On January 3, at 5:30 am with the sun still hidden under the horizon, I mounted Picasso and ponied Sapo with the pack saddle on his back. My new friends Luis and Roberto rode out of town with me along with other friends.
“Filipe if you need anything don’t be afraid to call,” Luis said giving me a strong hug from atop his steed.
Roberto gave me two books as a gift before we parted ways. One was the story of an Argentinian female Long Rider who made an extraordinary journey and the other was Tschiffely’s book about his car trip to Tierra del Fuego.
“I hope these books make your nights in the tent more enjoyable,” Roberto said as I shoved the books into the orange panniers.
Alone, I continued south.
At lunchtine I arrived in a little town called Argerich where a Uruguayan woman awaited my arrival.
“Welcome to my humble home,” she said with a smile on her face.
I unsaddled the boys and allowed them to graze while we entered her home, western store. My host poured me a cold glass of water and cut up some fresh ham and cheese for me to eat. It was delicious!
We talked about dreams, life and Uruguay. It was both intense and amazing. I loved it.
After resting for two hours I saddled the boys back up and continued towards Medanos, only 10 kilometres south. Smoke filled the air and the sky glowed a weird shade of orange.
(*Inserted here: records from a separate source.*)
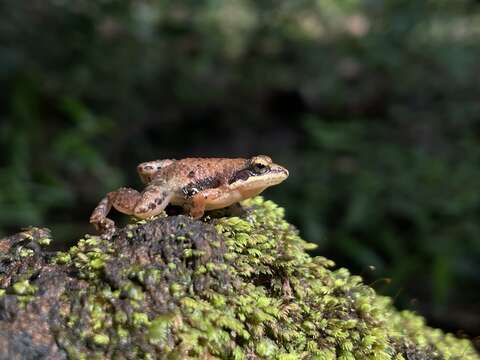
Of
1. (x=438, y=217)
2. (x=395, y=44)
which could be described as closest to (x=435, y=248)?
(x=438, y=217)

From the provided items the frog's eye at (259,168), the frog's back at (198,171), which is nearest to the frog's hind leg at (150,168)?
the frog's back at (198,171)

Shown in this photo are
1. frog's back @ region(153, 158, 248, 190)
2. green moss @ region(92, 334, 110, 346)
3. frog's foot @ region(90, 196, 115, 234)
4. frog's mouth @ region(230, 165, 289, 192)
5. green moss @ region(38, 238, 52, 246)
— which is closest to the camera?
green moss @ region(92, 334, 110, 346)

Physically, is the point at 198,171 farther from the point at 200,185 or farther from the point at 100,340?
the point at 100,340

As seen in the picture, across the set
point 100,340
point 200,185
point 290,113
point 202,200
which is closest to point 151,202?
point 202,200

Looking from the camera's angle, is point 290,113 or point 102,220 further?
point 290,113

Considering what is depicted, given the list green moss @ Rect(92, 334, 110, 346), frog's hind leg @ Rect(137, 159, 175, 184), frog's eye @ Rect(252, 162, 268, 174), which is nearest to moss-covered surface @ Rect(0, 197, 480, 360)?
green moss @ Rect(92, 334, 110, 346)

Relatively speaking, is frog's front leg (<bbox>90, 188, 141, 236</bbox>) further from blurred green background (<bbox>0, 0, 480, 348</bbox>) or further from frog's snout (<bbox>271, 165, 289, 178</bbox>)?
blurred green background (<bbox>0, 0, 480, 348</bbox>)
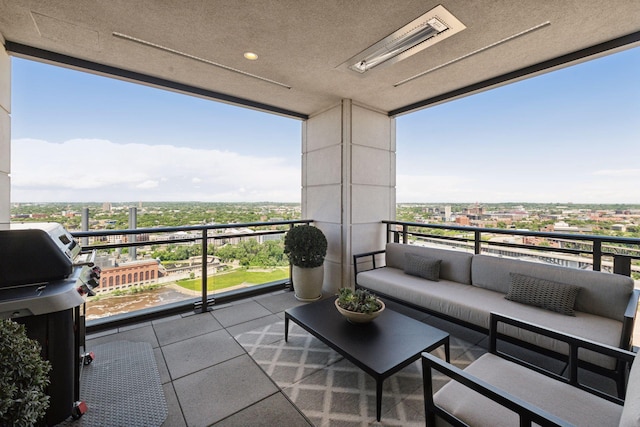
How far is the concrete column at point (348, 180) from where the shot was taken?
3.84 metres

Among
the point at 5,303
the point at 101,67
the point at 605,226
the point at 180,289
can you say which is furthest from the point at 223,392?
the point at 605,226

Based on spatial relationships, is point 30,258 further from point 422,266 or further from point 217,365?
point 422,266

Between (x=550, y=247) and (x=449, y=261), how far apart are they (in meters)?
0.95

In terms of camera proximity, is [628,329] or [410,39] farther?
[410,39]

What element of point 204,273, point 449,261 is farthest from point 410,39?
point 204,273

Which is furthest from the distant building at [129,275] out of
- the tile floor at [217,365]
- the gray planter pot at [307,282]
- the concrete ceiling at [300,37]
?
the concrete ceiling at [300,37]

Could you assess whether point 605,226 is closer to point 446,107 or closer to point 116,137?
point 446,107

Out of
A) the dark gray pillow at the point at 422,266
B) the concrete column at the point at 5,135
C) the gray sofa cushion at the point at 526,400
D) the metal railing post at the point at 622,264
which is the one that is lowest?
the gray sofa cushion at the point at 526,400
“There are some horrible fires burning up ahead,” my host said to me shaking her head.
I knew that wild fires were burning up the province of La Pampa since christmas, but I didn’t know they had entered the province of Buenos Aires.
When I arrived in Medanos, it was as if I was entering an apocalyptic film. Breathing became a battle as smoke choked the horses and I, ash blew into our faces with force and the sky looked like it was on fire – the sun a ball of fire, covered with grey clouds of smoke.
“At this point we dont know if you will be able to ride out tomorrow son, the highway has been closed because the fire is burning up on both sides,” a big Gaucho who was friends with Luis from Bahia said to me.
As I untacked the boys loud sirens screamed, calling all volunteer firefighters to the fire station. My heart beat with force. I worried about my ponies and my own life.
“Two women were burned alive in their car an hour ago, they tried to turn around on the highway because they couldn’t see anything with the heavy smoke. A truck hit them as they made the u-turn,” a journalist who came to take photos of us told the Gauchos who were hosting me.
We all looked at the sky in silence. In sadness. In fear.